Or stick to the hook with a dab of superglue


----------



## Dodge (Oct 12, 2005)

In lawn mowing days used that grub name a lot to test any posh lady client reactions, in lawn pests it's called a cockchafer grub. Might add with the ladies some blushed, and others laughed and immediately made cockchafer jokes .


----------



## grinner (May 15, 2008)

Mate i have tried those in my little stretch of the river and they did no good. 
That may not mean much.
The good old fashioned garden worm caught a few eel tailed catties in the same stretch


----------



## Barrabundy (Sep 29, 2008)

Dodge said:


> In lawn mowing days used that grub name a lot to test any posh lady client reactions, in lawn pests it's called a cockchafer grub. Might add with the ladies some blushed, and others laughed and immediately made cockchafer jokes .


_Hello Mr Dodge, I'm wondering if you could come over and sort out a problem I'm having at home, it could be a cockchafer but I'm sure you'll be able to help out with that sort of thing._


----------



## Guest (Mar 19, 2014)

filthy said:


> Has anyone tried them as bait before, might work well maybe on bream?


As a kid, tried them and failed chasing Redfin but don't let someone else's results influence you. Like lures, what does not work for one may work for another. Try a grub on a second line of hook.
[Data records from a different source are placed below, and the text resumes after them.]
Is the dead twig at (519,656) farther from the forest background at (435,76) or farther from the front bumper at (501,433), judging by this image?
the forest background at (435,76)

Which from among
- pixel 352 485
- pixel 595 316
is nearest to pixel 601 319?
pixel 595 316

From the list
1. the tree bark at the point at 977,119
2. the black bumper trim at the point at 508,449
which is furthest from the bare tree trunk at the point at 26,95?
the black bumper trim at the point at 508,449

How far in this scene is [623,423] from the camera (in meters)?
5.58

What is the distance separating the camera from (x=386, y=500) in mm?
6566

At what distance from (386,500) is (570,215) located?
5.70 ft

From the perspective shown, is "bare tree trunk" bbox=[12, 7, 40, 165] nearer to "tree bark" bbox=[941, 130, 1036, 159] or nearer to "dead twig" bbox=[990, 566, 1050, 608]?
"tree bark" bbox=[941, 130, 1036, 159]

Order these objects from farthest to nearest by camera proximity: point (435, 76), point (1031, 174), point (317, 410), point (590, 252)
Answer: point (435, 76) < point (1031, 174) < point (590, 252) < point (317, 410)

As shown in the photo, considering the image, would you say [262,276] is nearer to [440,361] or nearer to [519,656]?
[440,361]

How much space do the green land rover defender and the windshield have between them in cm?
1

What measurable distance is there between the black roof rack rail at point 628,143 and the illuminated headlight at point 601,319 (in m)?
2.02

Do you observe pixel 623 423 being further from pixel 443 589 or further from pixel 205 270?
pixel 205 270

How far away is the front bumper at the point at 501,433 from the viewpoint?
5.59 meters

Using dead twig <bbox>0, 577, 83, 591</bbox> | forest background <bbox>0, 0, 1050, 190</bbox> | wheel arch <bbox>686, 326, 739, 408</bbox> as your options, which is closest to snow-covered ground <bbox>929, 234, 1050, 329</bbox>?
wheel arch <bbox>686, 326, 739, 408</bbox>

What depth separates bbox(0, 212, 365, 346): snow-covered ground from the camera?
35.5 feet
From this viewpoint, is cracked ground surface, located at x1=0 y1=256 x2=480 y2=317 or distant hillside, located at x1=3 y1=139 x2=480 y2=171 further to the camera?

If you have success, there's a method to catch them with wet carpet or hessian on the following website:

http://www.sgaonline.org.au/white-curl-grub/


----------



## rodrocket (Apr 24, 2012)

Bertros said:


> RhubarbTheYeti said:
> 
> 
> > Mmmmmmmmmmmmm - Corby Grubs
> ...


No Yeti, these are fresh water (non-schapelle)
The "Schapelle" variety can be easily identified because 
they have a boogie board attached ;-)


----------



## RhubarbTheYeti (Oct 28, 2013)

rodrocket said:


> Bertros said:
> 
> 
> > RhubarbTheYeti said:
> ...


Thanks Rod but that was Bertros with the Schapelle comment


----------



## rodrocket (Apr 24, 2012)

Ok, got it.
Btw Yeti, what did you end up doing re PA's, or are u still contemplating


----------



## RhubarbTheYeti (Oct 28, 2013)

rodrocket said:


> Ok, got it.
> Btw Yeti, what did you end up doing re PA's, or are u still contemplating


Still contemplating - the Outback is still serving me well at the moment and just starting construction of the solid annex on my van here in Tas before I head back to SA for a few months work. No rush


----------